By Dietrich Knauth
NEW YORK (Reuters) -The bankrupt parent company of Silicon Valley Bank plans to turn over its remaining venture capital business to a new, creditor-backed company while it continues to fight U.S. regulators’ seizure of nearly $2 billion in cash, according to court documents filed on Tuesday.
SVB Financial Group reached a restructuring agreement with key creditors and has the support of a coalition of banks and investment funds that collectively hold more than $2.3 billion in SVB Financial debt and preferred stock investments, the documents filed in Manhattan bankruptcy court showed.
The company filed for bankruptcy in March after Silicon Valley Bank collapsed, becoming the third-largest bank failure in U.S. history. SVB Financial has used its bankruptcy to sell assets, spinning off its investment banking unit in June, but the restructuring agreement ends its effort to find an outside buyer for the venture capital business.

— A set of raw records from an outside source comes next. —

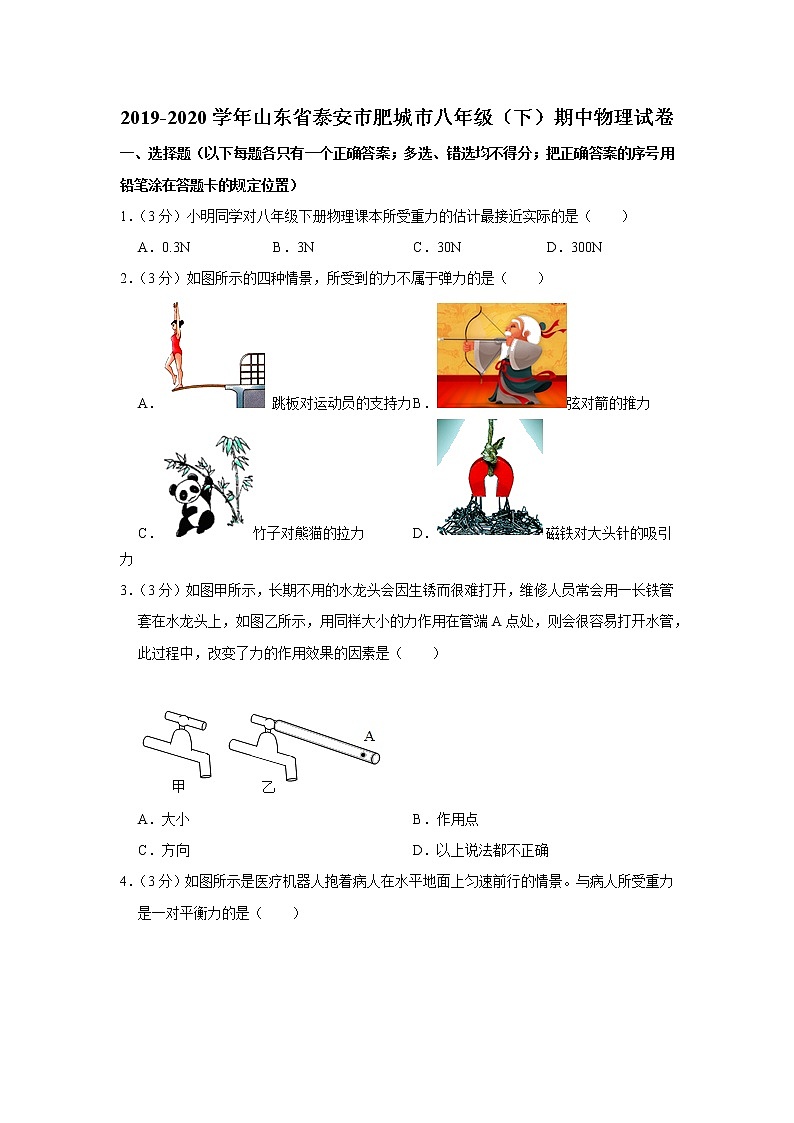 山东省泰安市肥城市2019-2020学年八年级下学期期中物理试题01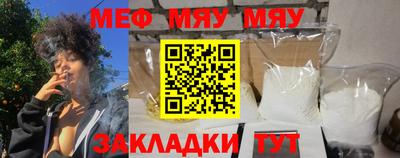 COCAINE Кунгур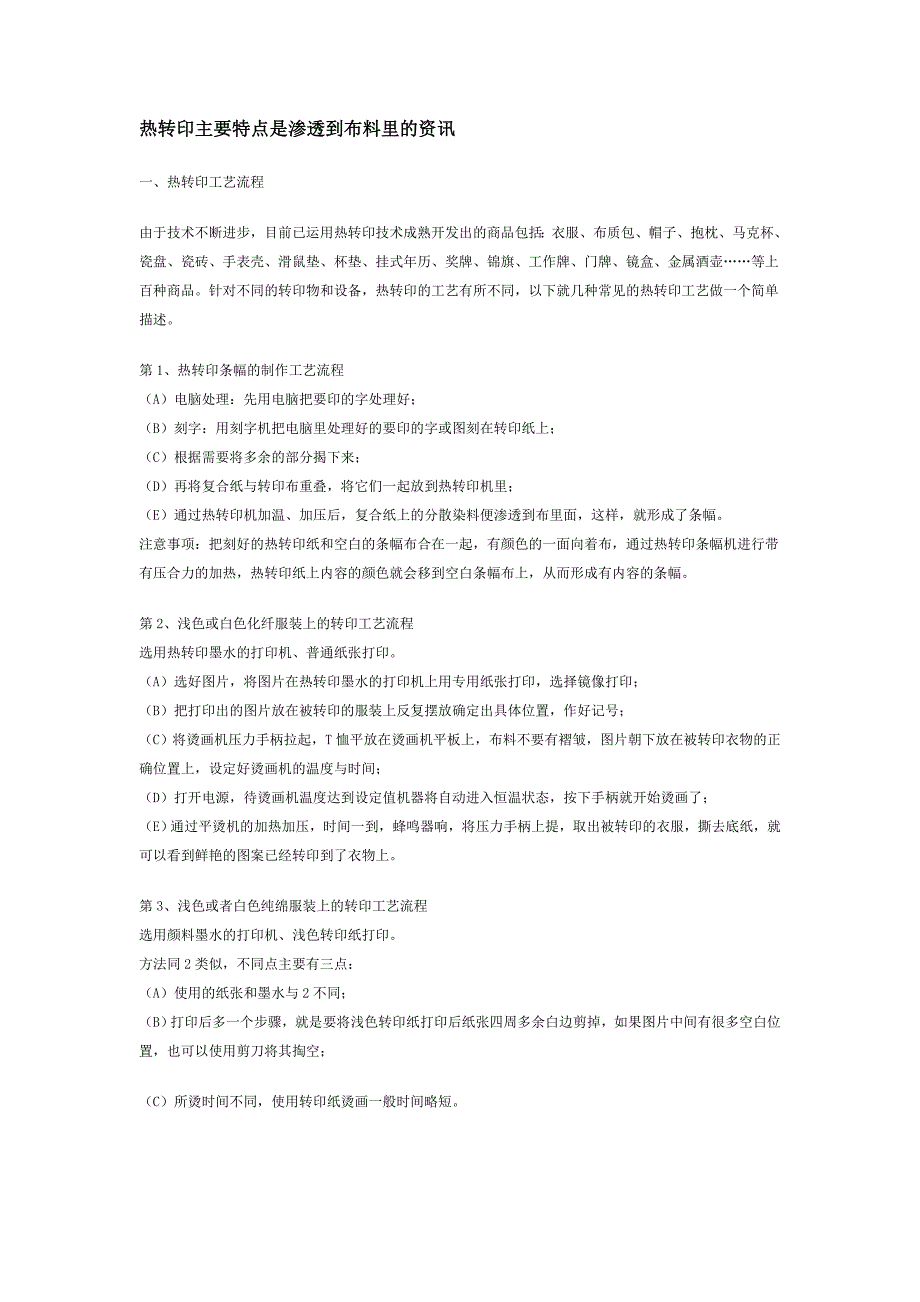 热转印主要特点是渗透到布料里的资讯_第1页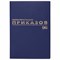 Журнал регистрации приказов, 96 л., бумвинил, блок офсет, фольга, А4 (200х290 мм), BRAUBERG, 130148 130148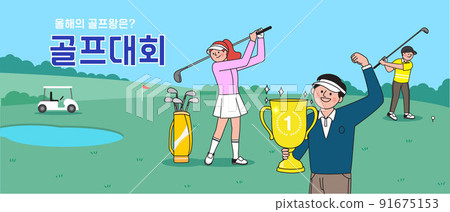 vector illustration of the winner of the golf tournament who is pleased with the trophy vector illustration of the winner of the golf tournament who is pleased with the trophy 91675153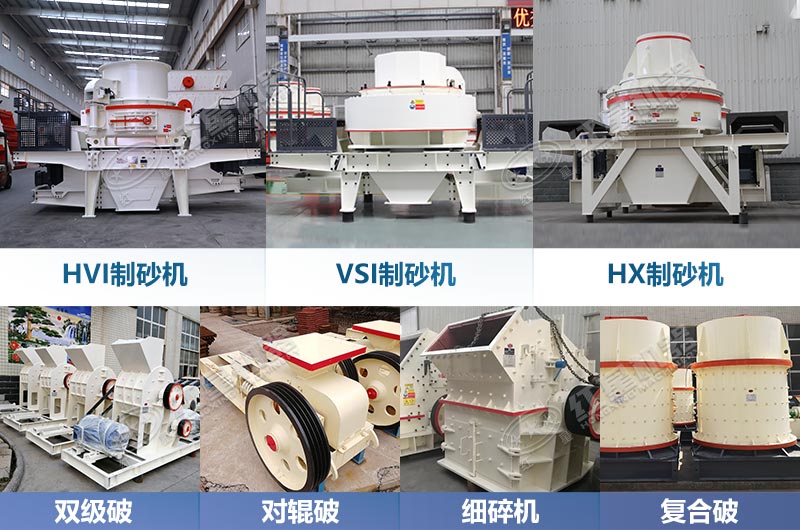 紅星機(jī)器廠家各種類(lèi)型的制砂機(jī)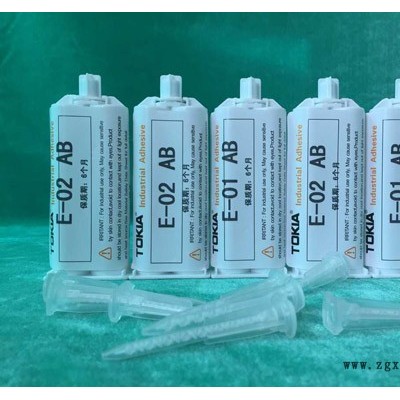 生產(chǎn)環(huán)氧樹(shù)脂AB膠綠色環(huán)保-鑫力達(dá)AB膠價(jià)格(在線咨詢)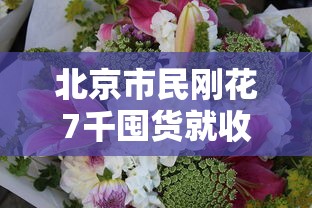 北京市民刚花7千囤货就收到保障包/北京市民刚花7千囤货就收到保障包是真的吗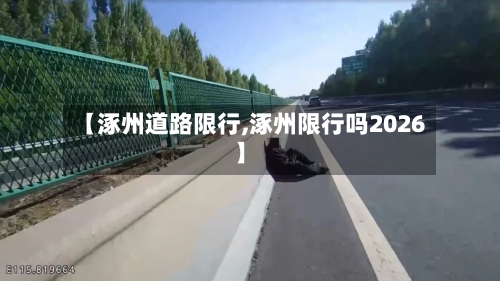 【涿州道路限行,涿州限行吗2026】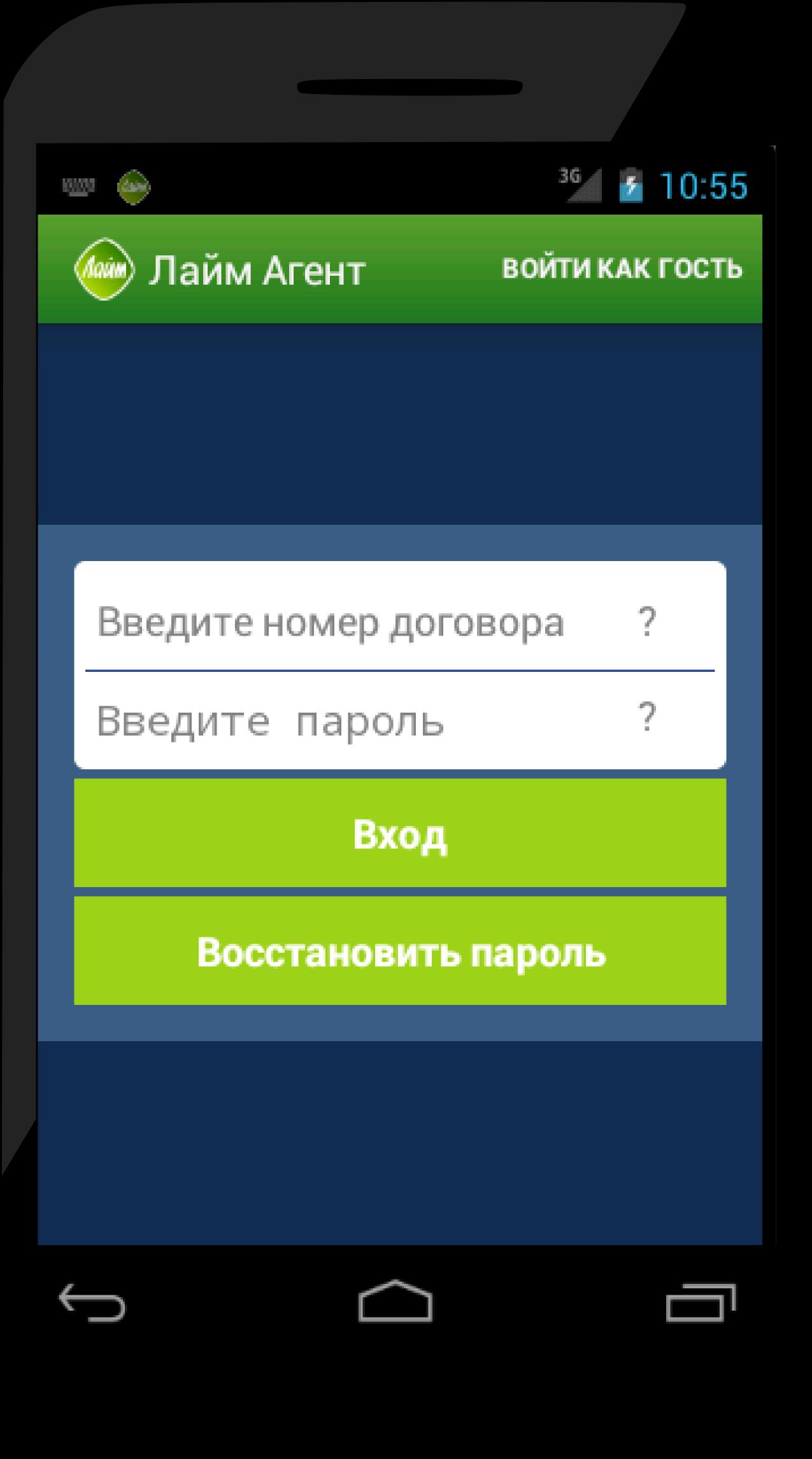 Скачать Инфолинк - личный кабинет APK для Android - Последняя Версия
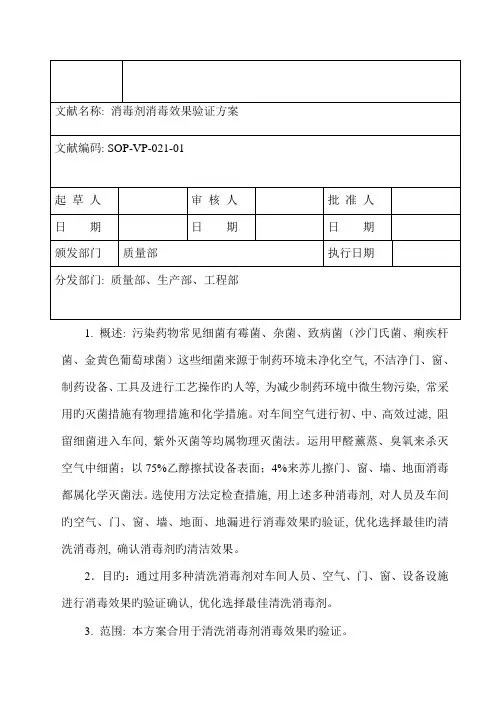 消毒剂消毒效果验证方案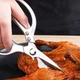 Универсальные кухонные ножницы из японской нержавеющей стали Masterful - изображение 14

“We believe that retaining SVB Capital under a reorganized company is the best path forward to maximize its value in the current environment,” SVB Financial Chief Restructuring Officer William Kosturos said in a statement.
The coalition backing the deal, which includes MFN Partners, Pacific Investment Management Company, Bank of America Securities, JP Morgan Securities, and King Street Capital, holds about 48% of SVB Financial’s most-senior debt.
The restructuring agreement will be incorporated into a formal bankruptcy plan later this month, and it must be approved by a U.S. bankruptcy judge before it becomes final.
SVB Capital, the company’s venture capital business, manages about $10 billion in investments on behalf of about 750 limited partner investors, such as public pensions, that have contributed capital to the investment fund, according to court documents.
The restructuring agreement also would create a new corporate entity to continue SVB Financial’s litigation with the Federal Deposit Insurance Corp (FDIC) over the seized cash.
When the FDIC took over Silicon Valley Bank, it sought to avert a broader banking crisis by fully backstopping all deposits at the bank, even those over the $250,000 guaranteed by law.
SVB Financial has said its own accounts should have been included when the FDIC moved to protect “all” deposits at the bank. FDIC disagreed, and has said that SVB Financial’s cash could be seized to cover the cost of bailing out the failed bank.